Passeggiate lungo il Naviglio
Passeggiate lungo il Naviglio

Inzago (Milano), 17 marzo 2020 -   L’alzaia domenicale troppo affollata, si moltiplicano le segnalazioni e scattano i controlli. E il sindaco di Inzago si arrabbia più di altri: "Del metro di distanza di chi vuole andare a correre non mi importa nulla. A Inzago, se sei in giro senza comprovata necessità vieni denunciato.
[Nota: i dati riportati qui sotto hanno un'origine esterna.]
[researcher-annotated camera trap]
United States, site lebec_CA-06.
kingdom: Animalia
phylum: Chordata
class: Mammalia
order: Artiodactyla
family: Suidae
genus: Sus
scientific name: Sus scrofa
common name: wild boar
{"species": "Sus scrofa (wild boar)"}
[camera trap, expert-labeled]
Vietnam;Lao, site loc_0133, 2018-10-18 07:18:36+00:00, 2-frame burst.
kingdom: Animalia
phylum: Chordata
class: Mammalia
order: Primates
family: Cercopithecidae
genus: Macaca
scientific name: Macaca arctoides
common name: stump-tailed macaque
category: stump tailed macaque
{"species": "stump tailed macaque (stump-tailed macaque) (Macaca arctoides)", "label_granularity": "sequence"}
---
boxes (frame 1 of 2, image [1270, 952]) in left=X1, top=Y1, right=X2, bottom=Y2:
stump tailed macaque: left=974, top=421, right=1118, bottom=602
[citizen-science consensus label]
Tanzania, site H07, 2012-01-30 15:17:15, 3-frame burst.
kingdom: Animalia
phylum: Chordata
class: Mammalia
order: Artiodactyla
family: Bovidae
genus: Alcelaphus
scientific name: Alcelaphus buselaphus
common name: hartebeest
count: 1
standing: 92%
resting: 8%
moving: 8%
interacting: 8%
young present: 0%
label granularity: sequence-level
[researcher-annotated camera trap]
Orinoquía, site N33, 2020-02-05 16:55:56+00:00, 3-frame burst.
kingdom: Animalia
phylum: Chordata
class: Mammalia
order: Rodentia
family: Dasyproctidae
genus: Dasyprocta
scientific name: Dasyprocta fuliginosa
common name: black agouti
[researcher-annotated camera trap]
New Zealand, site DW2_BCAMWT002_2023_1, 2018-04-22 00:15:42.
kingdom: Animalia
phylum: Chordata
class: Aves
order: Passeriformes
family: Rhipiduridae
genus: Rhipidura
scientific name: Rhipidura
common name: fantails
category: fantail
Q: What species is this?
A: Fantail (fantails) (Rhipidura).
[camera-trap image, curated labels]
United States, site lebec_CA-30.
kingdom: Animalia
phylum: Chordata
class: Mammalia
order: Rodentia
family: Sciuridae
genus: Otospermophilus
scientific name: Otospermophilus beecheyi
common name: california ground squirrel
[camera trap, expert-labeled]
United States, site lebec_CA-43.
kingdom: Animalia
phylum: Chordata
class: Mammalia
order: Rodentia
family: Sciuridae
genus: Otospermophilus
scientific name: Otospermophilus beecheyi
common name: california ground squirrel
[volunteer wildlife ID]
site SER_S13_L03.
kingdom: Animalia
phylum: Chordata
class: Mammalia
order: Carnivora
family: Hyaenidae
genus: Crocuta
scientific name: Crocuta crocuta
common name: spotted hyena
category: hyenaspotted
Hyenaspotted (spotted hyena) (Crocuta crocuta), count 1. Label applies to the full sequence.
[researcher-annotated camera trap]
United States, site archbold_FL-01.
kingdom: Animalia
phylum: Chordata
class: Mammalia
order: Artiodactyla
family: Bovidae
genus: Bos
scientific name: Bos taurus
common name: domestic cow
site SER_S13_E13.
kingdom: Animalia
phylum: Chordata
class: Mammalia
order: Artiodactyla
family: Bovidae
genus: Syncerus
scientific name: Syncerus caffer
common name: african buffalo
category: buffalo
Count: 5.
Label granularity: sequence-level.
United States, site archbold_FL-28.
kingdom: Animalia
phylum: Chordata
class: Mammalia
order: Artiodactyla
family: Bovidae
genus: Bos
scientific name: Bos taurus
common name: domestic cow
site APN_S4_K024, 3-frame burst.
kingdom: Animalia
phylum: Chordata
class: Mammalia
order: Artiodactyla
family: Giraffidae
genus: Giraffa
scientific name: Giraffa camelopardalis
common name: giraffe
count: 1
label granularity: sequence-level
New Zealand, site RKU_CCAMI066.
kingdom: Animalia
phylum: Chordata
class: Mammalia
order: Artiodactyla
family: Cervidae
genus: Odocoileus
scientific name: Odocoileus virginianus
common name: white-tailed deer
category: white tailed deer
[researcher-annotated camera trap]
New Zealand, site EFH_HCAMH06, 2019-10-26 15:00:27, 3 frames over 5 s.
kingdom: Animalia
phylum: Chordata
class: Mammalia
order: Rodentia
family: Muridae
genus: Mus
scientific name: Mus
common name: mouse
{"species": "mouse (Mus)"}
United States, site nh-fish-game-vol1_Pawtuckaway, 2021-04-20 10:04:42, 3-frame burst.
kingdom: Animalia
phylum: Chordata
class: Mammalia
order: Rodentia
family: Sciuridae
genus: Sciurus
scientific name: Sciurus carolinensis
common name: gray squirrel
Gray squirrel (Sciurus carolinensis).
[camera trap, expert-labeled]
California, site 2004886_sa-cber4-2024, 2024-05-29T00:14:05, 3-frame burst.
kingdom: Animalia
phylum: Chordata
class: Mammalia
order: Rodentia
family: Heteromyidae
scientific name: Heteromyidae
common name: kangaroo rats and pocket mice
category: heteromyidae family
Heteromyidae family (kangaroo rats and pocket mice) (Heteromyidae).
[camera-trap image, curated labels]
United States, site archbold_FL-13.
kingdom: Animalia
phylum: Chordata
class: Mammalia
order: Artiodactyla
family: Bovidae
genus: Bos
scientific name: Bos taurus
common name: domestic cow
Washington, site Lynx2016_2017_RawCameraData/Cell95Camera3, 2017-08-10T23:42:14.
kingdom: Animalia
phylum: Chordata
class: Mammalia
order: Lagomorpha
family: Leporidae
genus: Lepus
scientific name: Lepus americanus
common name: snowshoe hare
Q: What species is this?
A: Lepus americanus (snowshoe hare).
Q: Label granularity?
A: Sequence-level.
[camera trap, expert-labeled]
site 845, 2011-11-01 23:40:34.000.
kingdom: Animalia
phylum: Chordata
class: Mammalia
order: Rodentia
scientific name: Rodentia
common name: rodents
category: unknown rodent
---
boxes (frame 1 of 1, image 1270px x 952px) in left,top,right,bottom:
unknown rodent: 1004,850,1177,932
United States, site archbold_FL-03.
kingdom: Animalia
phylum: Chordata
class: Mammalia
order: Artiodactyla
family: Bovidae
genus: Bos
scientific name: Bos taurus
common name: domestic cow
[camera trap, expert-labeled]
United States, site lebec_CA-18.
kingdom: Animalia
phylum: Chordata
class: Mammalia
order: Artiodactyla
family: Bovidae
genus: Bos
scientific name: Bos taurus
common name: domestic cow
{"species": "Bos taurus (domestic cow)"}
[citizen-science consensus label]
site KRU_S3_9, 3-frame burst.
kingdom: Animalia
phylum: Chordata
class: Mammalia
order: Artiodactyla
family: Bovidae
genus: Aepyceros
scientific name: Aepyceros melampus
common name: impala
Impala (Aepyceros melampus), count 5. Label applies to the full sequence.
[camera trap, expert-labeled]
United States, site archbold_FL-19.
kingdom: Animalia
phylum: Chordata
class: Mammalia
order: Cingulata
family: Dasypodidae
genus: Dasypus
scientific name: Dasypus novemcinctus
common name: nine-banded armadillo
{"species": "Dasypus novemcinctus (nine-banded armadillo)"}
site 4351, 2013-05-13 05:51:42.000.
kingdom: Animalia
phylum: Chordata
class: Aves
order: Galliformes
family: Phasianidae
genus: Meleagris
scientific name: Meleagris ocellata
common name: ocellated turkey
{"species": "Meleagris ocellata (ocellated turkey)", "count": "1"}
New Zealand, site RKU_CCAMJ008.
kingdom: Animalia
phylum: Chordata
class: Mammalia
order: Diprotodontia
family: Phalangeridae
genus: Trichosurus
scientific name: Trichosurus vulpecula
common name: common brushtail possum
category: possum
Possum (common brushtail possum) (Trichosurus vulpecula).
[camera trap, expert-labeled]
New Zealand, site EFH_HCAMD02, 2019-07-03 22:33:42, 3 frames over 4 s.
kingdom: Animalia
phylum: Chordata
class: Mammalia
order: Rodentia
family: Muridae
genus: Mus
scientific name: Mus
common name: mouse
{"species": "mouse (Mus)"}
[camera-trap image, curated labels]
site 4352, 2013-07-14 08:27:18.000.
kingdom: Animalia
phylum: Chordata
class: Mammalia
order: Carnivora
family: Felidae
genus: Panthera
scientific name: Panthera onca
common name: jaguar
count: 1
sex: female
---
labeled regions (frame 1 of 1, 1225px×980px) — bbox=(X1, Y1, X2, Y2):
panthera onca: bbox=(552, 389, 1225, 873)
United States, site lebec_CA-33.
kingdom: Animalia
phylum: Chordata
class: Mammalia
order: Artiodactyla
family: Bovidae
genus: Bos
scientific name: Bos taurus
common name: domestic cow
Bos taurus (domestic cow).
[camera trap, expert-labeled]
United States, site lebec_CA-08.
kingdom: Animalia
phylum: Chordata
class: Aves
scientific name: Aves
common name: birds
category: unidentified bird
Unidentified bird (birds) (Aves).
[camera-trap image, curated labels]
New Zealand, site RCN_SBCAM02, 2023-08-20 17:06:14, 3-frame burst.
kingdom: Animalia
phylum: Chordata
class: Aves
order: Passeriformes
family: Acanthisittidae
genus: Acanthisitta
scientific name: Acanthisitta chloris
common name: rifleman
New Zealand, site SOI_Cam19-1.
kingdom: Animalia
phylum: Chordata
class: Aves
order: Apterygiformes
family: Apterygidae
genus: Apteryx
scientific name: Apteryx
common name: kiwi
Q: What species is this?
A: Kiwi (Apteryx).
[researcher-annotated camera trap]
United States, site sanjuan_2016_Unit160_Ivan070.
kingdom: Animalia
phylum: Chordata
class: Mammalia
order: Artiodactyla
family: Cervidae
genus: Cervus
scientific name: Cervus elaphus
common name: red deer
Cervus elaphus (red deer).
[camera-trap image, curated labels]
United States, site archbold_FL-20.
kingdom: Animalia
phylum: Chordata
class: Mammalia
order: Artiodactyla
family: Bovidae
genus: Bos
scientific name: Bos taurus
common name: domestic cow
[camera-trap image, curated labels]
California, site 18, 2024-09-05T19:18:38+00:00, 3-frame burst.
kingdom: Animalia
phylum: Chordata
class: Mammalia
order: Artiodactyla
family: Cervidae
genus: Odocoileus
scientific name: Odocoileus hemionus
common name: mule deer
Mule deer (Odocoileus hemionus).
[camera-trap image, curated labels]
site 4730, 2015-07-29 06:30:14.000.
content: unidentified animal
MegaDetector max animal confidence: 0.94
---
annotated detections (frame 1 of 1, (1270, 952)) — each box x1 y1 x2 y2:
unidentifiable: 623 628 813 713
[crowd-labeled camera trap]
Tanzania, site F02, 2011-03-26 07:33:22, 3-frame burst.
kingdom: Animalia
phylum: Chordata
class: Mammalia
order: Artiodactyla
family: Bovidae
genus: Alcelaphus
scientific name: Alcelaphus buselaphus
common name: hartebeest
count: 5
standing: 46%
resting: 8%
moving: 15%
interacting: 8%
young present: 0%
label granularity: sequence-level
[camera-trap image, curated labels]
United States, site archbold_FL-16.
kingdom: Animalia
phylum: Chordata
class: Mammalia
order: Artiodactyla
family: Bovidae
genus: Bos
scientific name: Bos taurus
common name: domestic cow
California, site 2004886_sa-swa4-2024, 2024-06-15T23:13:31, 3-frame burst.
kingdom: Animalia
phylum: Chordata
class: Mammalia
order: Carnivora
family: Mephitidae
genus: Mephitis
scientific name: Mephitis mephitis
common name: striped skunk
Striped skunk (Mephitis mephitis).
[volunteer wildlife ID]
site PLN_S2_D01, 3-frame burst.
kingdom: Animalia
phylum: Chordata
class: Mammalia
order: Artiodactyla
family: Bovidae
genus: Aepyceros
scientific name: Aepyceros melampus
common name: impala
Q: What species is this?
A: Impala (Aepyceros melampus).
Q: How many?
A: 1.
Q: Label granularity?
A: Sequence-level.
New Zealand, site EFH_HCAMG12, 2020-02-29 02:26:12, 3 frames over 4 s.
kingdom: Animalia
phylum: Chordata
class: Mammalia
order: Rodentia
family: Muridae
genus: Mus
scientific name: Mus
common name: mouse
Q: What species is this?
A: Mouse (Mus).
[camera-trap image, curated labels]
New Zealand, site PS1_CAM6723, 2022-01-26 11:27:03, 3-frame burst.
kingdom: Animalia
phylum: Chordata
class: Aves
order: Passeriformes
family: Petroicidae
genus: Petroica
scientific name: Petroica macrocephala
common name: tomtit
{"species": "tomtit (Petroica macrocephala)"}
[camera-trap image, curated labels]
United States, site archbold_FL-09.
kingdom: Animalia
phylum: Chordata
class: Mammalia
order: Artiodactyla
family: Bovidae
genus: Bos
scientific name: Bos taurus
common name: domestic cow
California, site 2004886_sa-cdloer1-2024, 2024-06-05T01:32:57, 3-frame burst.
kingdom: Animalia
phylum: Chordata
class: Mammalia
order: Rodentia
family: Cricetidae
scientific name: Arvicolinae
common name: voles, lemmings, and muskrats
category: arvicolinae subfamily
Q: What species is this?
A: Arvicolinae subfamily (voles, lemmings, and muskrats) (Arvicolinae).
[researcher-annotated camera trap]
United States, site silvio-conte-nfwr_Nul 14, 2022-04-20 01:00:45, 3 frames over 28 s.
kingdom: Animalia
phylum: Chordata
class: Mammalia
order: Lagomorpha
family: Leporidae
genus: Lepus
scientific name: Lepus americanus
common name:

Cittadini sani di mente segnalate. Inzago, deve essere chiaro, è un paese blindato".

Nella cronaca domenicale, oltre a numerosissimi sopralluoghi e controlli, cinque denunce “rivierasche”, spiccate anche dalla polizia locale di Cassina, sempre sull’alzaia di Naviglio: delle cinque persone denunciate per assembramento peraltro una sola è di Cassina, "le altre quattro - così una nota comunale - risultano essere addirittura della provincia di Como. Inaudito, i controlli proseguono rinforzati".

Sembrano avere un problema in più, in questi giorni di divieto, i sindaci e la polizia locali dei Comuni affacciati sul Naviglio Martesana. L’alzaia, normalmente gettonatissima, resta meta principale di chi si concede, da protocollo, la corsa, la passeggiata o il giro con il cane. Il problema sono i numeri, l’altro pomeriggio, e in alcuni momenti della giornata, troppo elevati. Lo dicono, oltre ai controlli, le immagini postate da cittadini più ligi e indignati: in pochi metri podista, uomo con cane, mamma con passeggino, coppia di anziani in cammino. Una di queste foto ha fatto infuriare il sindaco Andrea Fumagalli: "Da oggi tolleranza meno di zero".

Eppure l’assembramento sull’alzaia è proibito non solo dai decreti, ma anche da un’ordinanza specifica, emessa già la scorsa settimana dal Consorzio del Canale Villoresi. Che sottolinea il divieto assoluto di assembramento. E minaccia, in caso di protrarsi della negligenza, la chiusura dei percorsi. "Sono pervenute alla direzione di ETVilloresi - così la nota -, da diversi Comuni, le segnalazioni di una folta presenza di persone sulle alzaie. Si deve ricordare che anche le attività individuali all’aperto possono essere svolte solo in determinate condizioni e che le alzaie, per la loro conformazione fisica, hanno dei limiti di spazio che rendono maggiormente necessario il contenimento degli afflussi e il distanziamento dei fruitori". "Affollare le alzaie è un comportamento irresponsabile", così il presidente del Consorzio Alessandro Folli. "Non vorremmo chiuderle e dover chiedere l’intervento delle forze dell’ordine", conclude.